### Work to complete:
Of the entries below, return exactly those lines that fall between the one containing "[camera-trap image, curated labels]" and the one containing "common name: domestic cow", the two end lines included.

### Records shown:
***
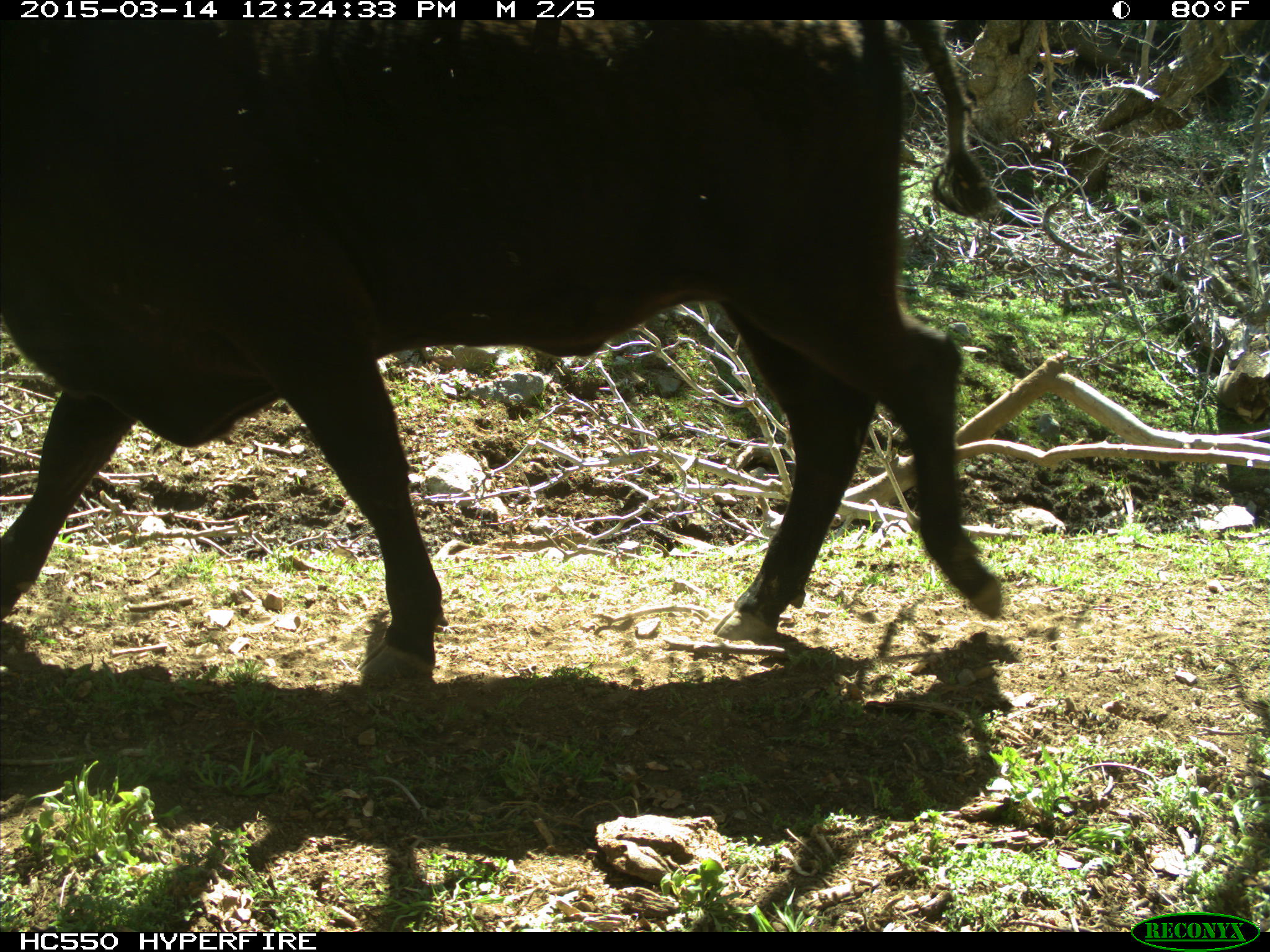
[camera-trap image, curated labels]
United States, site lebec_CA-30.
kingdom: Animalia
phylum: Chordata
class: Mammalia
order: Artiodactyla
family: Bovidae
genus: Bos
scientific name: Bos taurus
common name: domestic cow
***
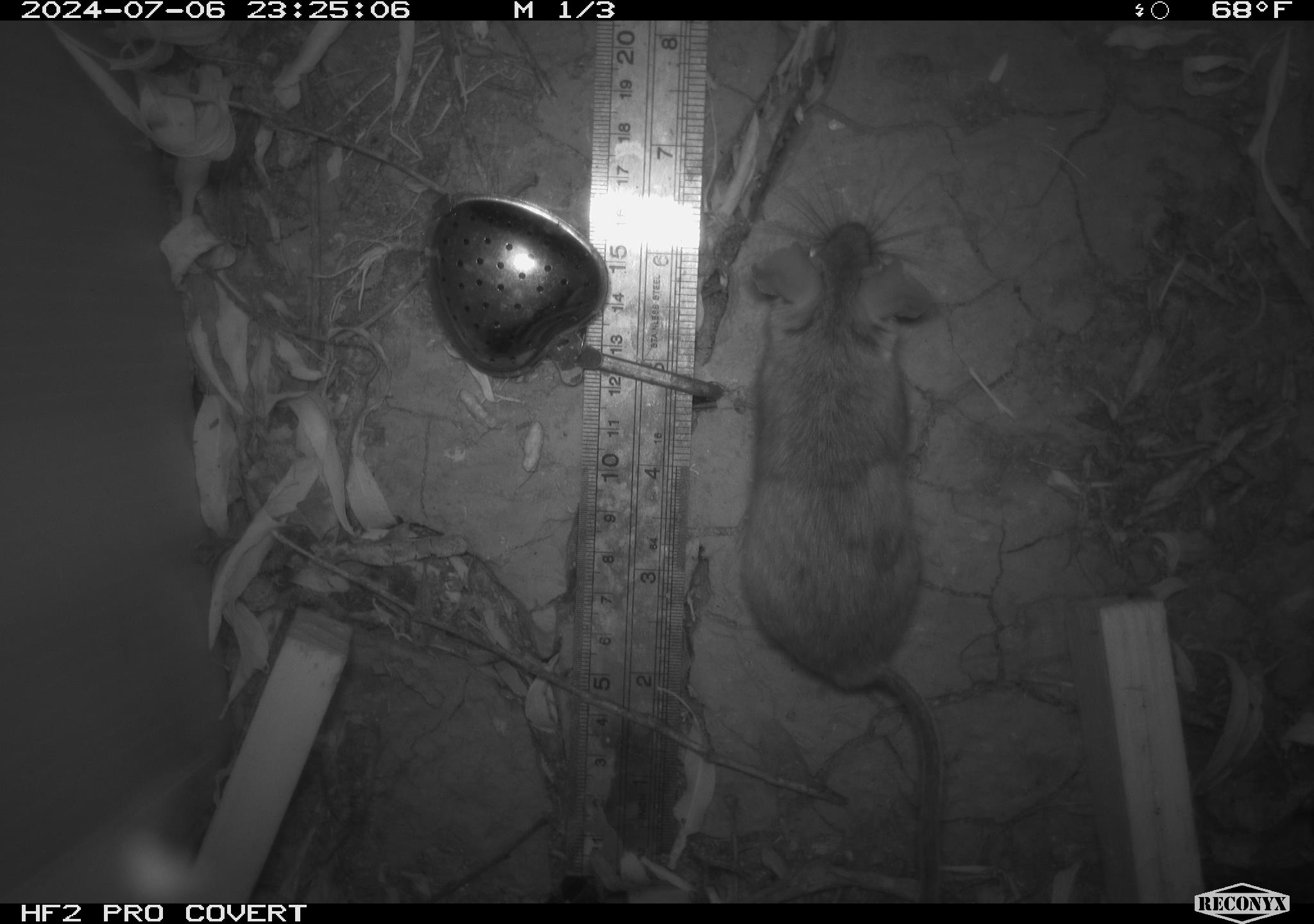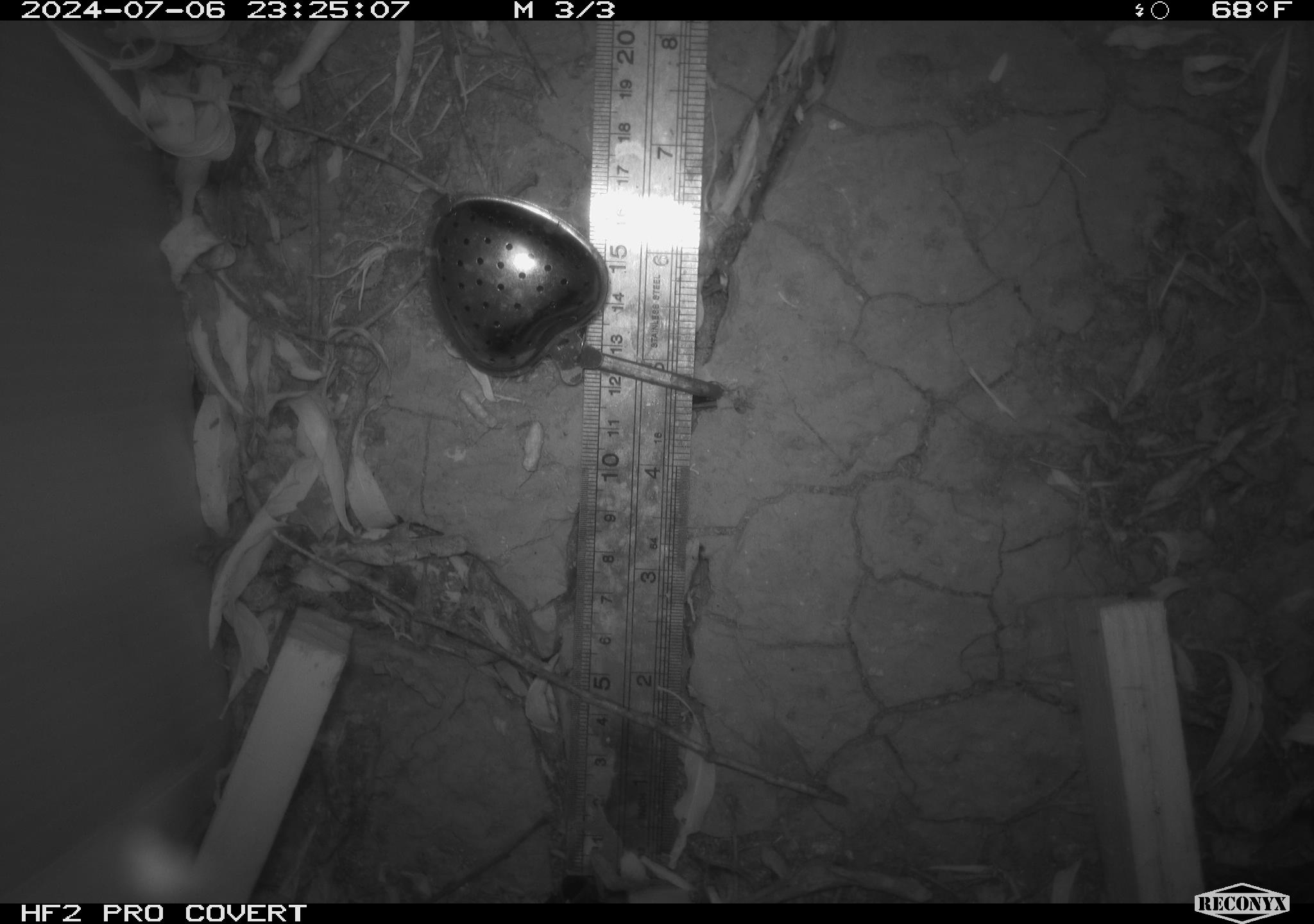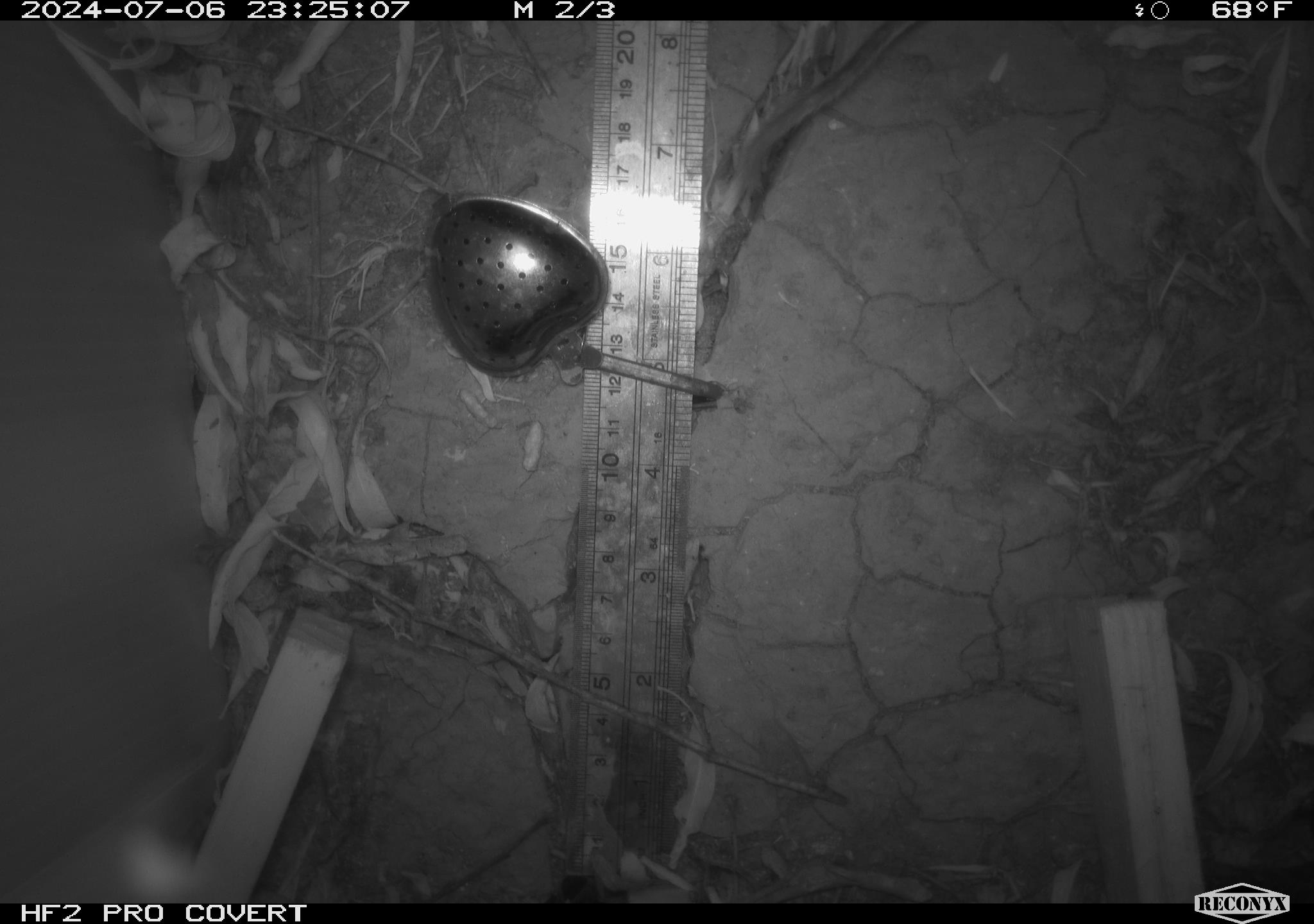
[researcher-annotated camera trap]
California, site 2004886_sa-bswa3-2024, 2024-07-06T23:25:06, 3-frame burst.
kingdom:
***
### Response:
[camera-trap image, curated labels]
United States, site lebec_CA-30.
kingdom: Animalia
phylum: Chordata
class: Mammalia
order: Artiodactyla
family: Bovidae
genus: Bos
scientific name: Bos taurus
common name: domestic cow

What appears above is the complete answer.